Two: Settle for a mediocre job/career and become dependent on spending all the income instead of understanding the power of money.
There is no magical job where you’re joyfully ‘living your passion’ 24 hrs a day without any boring, tedious, stressful, annoying parts. However, you can easily discover your talents, natural tendencies, skills, preferences and strengths, and find work that acts like a stage on which you will shine. It’s an old-fashioned notion that work needs to be unpleasant to be valid...it comes from a time when people were forced into unpleasant work for economic reasons and the best way to cope with this was to ennoble their suffering by admiring it.
Start by finding your talents, which means researching the concept, and getting feedback from people who know you. It may take a few weeks or months to get your head around your unique abilities.

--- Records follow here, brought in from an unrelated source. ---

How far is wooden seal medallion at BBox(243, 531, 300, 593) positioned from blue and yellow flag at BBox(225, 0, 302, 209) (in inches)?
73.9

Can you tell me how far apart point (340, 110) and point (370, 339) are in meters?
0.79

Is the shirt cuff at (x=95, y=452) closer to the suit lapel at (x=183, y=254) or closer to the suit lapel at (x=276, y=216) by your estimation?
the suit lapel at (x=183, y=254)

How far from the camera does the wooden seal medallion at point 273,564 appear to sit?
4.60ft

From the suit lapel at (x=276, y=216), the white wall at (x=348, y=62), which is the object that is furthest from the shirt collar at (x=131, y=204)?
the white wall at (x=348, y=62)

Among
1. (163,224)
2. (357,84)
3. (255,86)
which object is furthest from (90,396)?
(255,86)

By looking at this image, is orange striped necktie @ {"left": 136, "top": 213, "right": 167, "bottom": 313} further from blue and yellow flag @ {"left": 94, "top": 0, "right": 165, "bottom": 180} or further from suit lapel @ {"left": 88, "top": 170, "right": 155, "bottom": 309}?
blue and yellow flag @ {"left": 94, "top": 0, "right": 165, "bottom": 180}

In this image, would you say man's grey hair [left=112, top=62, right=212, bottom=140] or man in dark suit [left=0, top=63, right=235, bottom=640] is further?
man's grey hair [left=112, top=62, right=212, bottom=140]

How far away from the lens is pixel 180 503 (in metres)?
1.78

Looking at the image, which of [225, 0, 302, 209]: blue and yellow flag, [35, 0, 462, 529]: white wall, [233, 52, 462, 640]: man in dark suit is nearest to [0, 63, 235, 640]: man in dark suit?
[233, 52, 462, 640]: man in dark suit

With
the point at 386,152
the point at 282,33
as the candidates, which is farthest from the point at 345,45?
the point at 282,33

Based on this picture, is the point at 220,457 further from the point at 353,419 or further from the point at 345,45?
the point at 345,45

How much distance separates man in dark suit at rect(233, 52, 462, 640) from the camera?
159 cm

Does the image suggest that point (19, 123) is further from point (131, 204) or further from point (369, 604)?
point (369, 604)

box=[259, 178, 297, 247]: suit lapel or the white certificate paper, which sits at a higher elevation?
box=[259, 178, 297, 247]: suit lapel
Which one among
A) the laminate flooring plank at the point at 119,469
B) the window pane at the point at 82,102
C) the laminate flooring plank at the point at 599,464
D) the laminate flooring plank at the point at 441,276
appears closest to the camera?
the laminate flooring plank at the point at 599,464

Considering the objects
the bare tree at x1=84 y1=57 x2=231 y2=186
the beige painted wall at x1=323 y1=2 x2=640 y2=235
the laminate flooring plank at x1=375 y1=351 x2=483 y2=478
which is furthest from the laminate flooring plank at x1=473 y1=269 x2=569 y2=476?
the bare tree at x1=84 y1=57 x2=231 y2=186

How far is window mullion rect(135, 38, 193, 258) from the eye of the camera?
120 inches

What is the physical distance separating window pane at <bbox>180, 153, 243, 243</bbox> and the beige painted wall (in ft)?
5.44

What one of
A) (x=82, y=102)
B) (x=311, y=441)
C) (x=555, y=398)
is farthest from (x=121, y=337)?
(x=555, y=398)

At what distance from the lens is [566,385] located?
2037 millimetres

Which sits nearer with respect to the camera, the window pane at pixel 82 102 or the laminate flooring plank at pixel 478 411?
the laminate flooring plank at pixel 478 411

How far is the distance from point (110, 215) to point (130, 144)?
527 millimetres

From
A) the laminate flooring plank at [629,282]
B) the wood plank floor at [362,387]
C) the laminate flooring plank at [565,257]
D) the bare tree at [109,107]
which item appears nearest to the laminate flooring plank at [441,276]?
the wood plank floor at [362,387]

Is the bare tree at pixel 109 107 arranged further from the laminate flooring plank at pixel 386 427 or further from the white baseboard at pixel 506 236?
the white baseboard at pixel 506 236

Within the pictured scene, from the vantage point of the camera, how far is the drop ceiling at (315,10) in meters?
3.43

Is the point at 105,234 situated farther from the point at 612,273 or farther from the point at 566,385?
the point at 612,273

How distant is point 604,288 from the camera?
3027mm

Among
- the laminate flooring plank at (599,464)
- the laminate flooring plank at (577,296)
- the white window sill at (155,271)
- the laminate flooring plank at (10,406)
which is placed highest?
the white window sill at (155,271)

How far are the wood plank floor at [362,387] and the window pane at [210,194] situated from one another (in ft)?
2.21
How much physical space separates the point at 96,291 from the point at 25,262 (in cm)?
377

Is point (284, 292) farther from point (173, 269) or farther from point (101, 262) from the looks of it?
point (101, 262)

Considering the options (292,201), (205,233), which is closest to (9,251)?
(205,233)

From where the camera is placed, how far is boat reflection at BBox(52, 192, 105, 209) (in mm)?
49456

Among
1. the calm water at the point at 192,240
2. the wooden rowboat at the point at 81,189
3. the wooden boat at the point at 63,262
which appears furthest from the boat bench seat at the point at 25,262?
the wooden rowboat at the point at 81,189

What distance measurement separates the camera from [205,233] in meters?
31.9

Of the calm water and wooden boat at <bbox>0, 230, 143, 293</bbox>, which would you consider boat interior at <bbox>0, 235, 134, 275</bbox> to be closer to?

Then explore the ideas of Tim Ferris, Cal Newport and Seth Godin to get guidance on satisfying work.
Once you have some direction and start a career, harnessing the power of the money you will receive will be a brilliant choice you make or a missed opportunity you’ll regret. I’m no expert on money so, do more research about that topic (avoiding the temptation of get-rich-quick merchants) but, I can tell you that people who see money as a life force to harness have a better life than those who see money as tokens to exchange for goods. It’s fashionable to eschew money as an unimportant vice but, if that were so, all the rich people in the world could easily give-away their wealth in exchange for virtue...and they don’t. Money is like the magical powers you wished for as a child and the older you get the more you’ll wish you opened the spellbook a long time ago.
Three: Focus on meeting outward demands instead of cultivating character through education, introspection, therapy, and personal development.
Ignorance of your inner motivations leaves you a slave to the training you got as a child which is geared toward satisfying others instead of empowering and fulfilling yourself. Even if you had the most benevolent parents, you were manipulated; they approved of you when you cooperated with their expectations and disapproved of you when you didn’t. Why do you think it’s so hard to ignore what other people think of you? Your parents (and school) trained you this way for about 12 years. Then your peers joined-in the indoctrination with social acceptance or rejection so that you’re are nicely socialised to focus on meeting external demands. This is good so that you don’t become a pain to society but, some of your uniqueness was also sacrificed.
So many people can’t identify their goals, aspirations, talents, or personal taste. Without a personal preference, the pressures of the crowd take-over and your efforts will be harnessed by others. Realising you are either in the driver's seat or the passenger seat of your own car is the moment you begin to have a choice about how much control you want and which direction you want to go in.
The field of personal development and the practice of therapy/counselling are open to help you explore the inner world that exists inside your mind.
Self-determination and self-actualisation is the true universal purpose we all have...or can have. And, if you start young, it’s just easier (because you’re more flexible) and you have more years (during your finite life), to experience the richness and joy you’re capable of.
All of us who are worth anything, spend our [adult]hood in unlearning the follies, or expiating the mistakes of our youth.
Thanks to “Andrew P” for asking me to expand on this question. I hope it’s helpful to him and others reflecting on how they plan to live. The take-away is...there are long-term consequences of your choices so, take care of the things that will take care of you; there are forces in life you can harness or be harnessed by.